#### [TASK SET]
(1) Answer from the M&P22 review, one line each:
(a) How many magazines come with the M&P22?
(b) What price does Brownells charge for the Gemtech thread adapter?
(c) What does the pistol use for ignition?
(2) Write out the M&P22 review starting at "We didn’t have" and ending at "hammer for ignition.", substituting "barrel" for "chamber" throughout.
(3) List every company named in the M&P22 review.

#### [QUOTED PASSAGE]
▽
We’ll get to the only other problems we had with the pistol up front. The M&P22 ships with only one magazine, and additional magazines (both 10- and 12-round versions) were out of stock on the company’s website. They listed for $32. We were unable to locate any in auctions for less than $50 apiece. (However, shortages may ease at any time.) Also, as we noted up top, the Smith didn’t come with a thread adapter. You can find these adapters at Advanced Armament Corp, Gemtech, and other locations. Brownells sells a Gemtech thread adapter for $45 (#100-008-127WB).
We didn’t have functional issues with the M&P22, but we thought the company did a smart thing in the manual with this statement: “Some brands of ammunition may cause difficulty in extracting cartridge cases from the chamber. If this situation occurs, thoroughly clean the chamber with solvent. If this condition persists, we recommend changing to another brand of ammunition. Smith & Wesson has found wide variations in primer sensitivity between some brands and types of 22 LR ammunition. Smith & Wesson recommends that before you put your 22 LR handgun into regular use, that you fire several boxes of your brand of ammunition through it to determine reliability of ignition. If ‘failure to fire’ occurs, try different types or brands of 22 LR ammunition until a reliable loading is found.” The blowback single-action pistol uses an internal hammer for ignition.
△
#### [LISTING]
▽
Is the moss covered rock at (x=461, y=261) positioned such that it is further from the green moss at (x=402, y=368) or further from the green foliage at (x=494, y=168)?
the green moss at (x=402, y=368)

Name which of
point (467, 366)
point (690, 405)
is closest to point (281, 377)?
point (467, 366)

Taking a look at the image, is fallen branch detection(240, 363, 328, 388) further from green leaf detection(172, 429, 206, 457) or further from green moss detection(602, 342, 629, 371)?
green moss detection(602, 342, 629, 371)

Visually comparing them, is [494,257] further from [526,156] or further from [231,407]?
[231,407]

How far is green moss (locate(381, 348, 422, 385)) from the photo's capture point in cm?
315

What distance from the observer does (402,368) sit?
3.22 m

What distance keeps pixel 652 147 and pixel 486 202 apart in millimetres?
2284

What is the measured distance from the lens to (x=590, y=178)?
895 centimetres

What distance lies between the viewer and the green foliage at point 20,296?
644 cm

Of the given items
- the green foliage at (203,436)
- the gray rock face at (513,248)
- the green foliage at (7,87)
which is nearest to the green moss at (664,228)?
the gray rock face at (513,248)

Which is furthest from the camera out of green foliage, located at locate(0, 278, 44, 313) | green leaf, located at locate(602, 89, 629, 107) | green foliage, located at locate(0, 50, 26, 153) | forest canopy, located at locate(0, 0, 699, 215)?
△
#### [SOLUTIONS TO THE TASKS]
(1)
(a) One.
(b) $45.
(c) An internal hammer.

(2)
We didn’t have functional issues with the M&P22, but we thought the company did a smart thing in the manual with this statement: “Some brands of ammunition may cause difficulty in extracting cartridge cases from the barrel. If this situation occurs, thoroughly clean the barrel with solvent. If this condition persists, we recommend changing to another brand of ammunition. Smith & Wesson has found wide variations in primer sensitivity between some brands and types of 22 LR ammunition. Smith & Wesson recommends that before you put your 22 LR handgun into regular use, that you fire several boxes of your brand of ammunition through it to determine reliability of ignition. If ‘failure to fire’ occurs, try different types or brands of 22 LR ammunition until a reliable loading is found.” The blowback single-action pistol uses an internal hammer for ignition.

(3) Smith & Wesson, Advanced Armament Corp, Gemtech, Brownells